Document extract:
Also, Italy’s Eni signed an agreement with EEHC in July 2021 to develop green and blue H2 in Egypt, using renewable energy and depleted gas fields to store CO2 produced from conventional H2 production. The study will also analyze potential domestic consumption of H2 and opportunities for exports. Egypt is also exploring green H2 for mobility, such as fueling tourist buses in Cairo.
In Jordan, government officials have met with a delegation from Australia’s Fortescue Metals Group to discuss investment opportunities in green H2 and ammonia, with the aim of exporting to international markets. No concrete project announcements have emerged to date.
Germany’s Forschungszentrum Jülich GmbH is exploring, together with 15 West African countries (ECOWAS member states) and 16 Southern African countries (SADC member states), the potential of green H2 production in African regions. The H2 Power-Africa Atlas Project, announced in May 2021, will assess the potential of generating green H2 in West and Southern Africa. The project results will be presented in the form of an interactive atlas, which will show the locations of potential green H2 pilot plants to be considered in the next phase of the project.

Data:
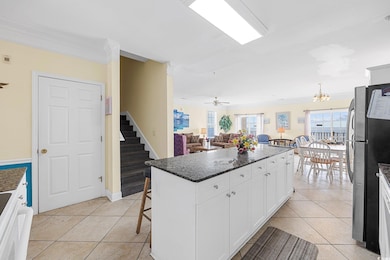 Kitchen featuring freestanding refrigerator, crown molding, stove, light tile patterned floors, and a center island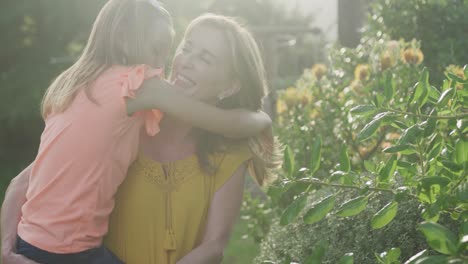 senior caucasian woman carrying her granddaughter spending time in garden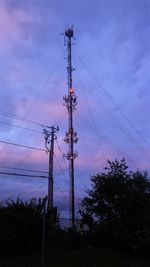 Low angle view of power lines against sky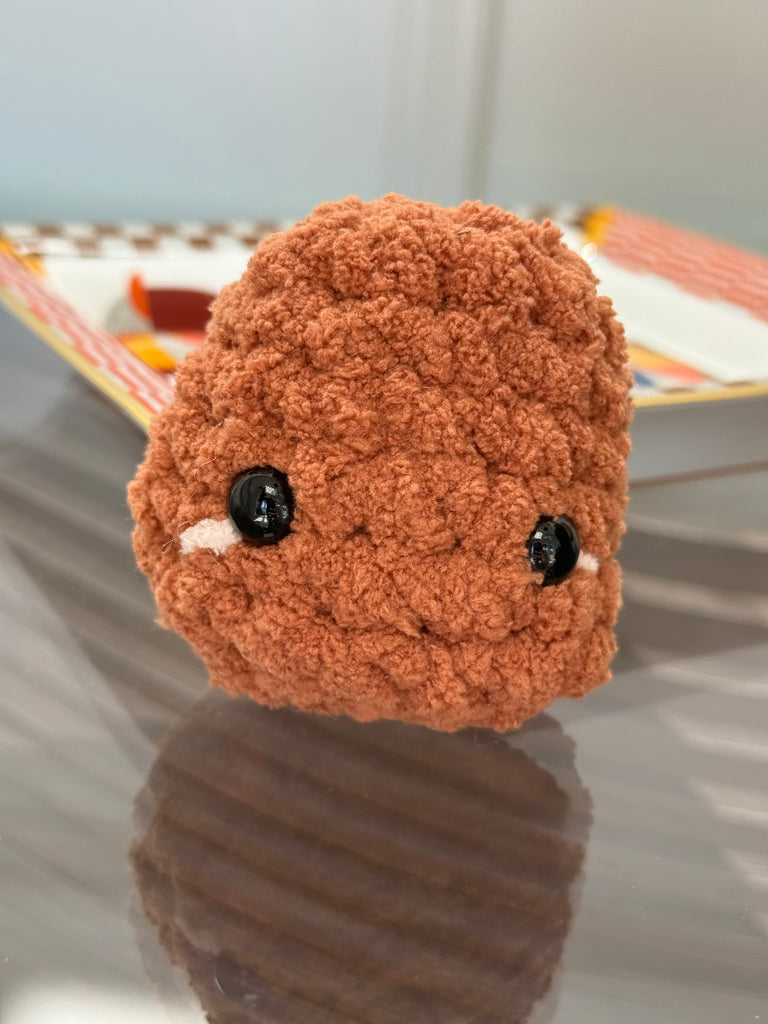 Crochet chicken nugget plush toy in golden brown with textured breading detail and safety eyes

==

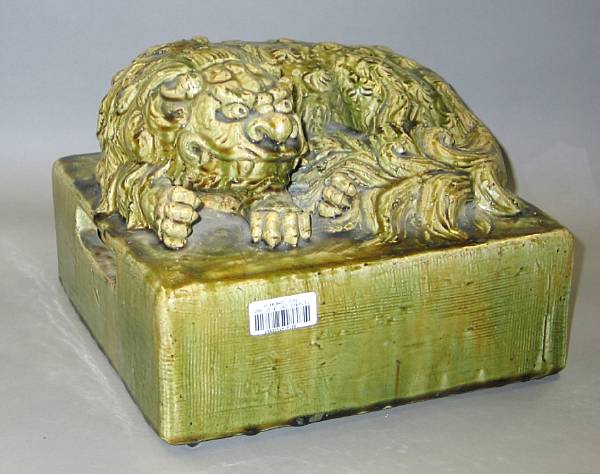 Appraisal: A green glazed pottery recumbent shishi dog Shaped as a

Exercise description: Can you transcribe the green hydrogen text from "Germany’s Forschungszentrum Jülich" to "of the project."? The rows were taken from a different source than the text.

Answer area:
Germany’s Forschungszentrum Jülich GmbH is exploring, together with 15 West African countries (ECOWAS member states) and 16 Southern African countries (SADC member states), the potential of green H2 production in African regions. The H2 Power-Africa Atlas Project, announced in May 2021, will assess the potential of generating green H2 in West and Southern Africa. The project results will be presented in the form of an interactive atlas, which will show the locations of potential green H2 pilot plants to be considered in the next phase of the project.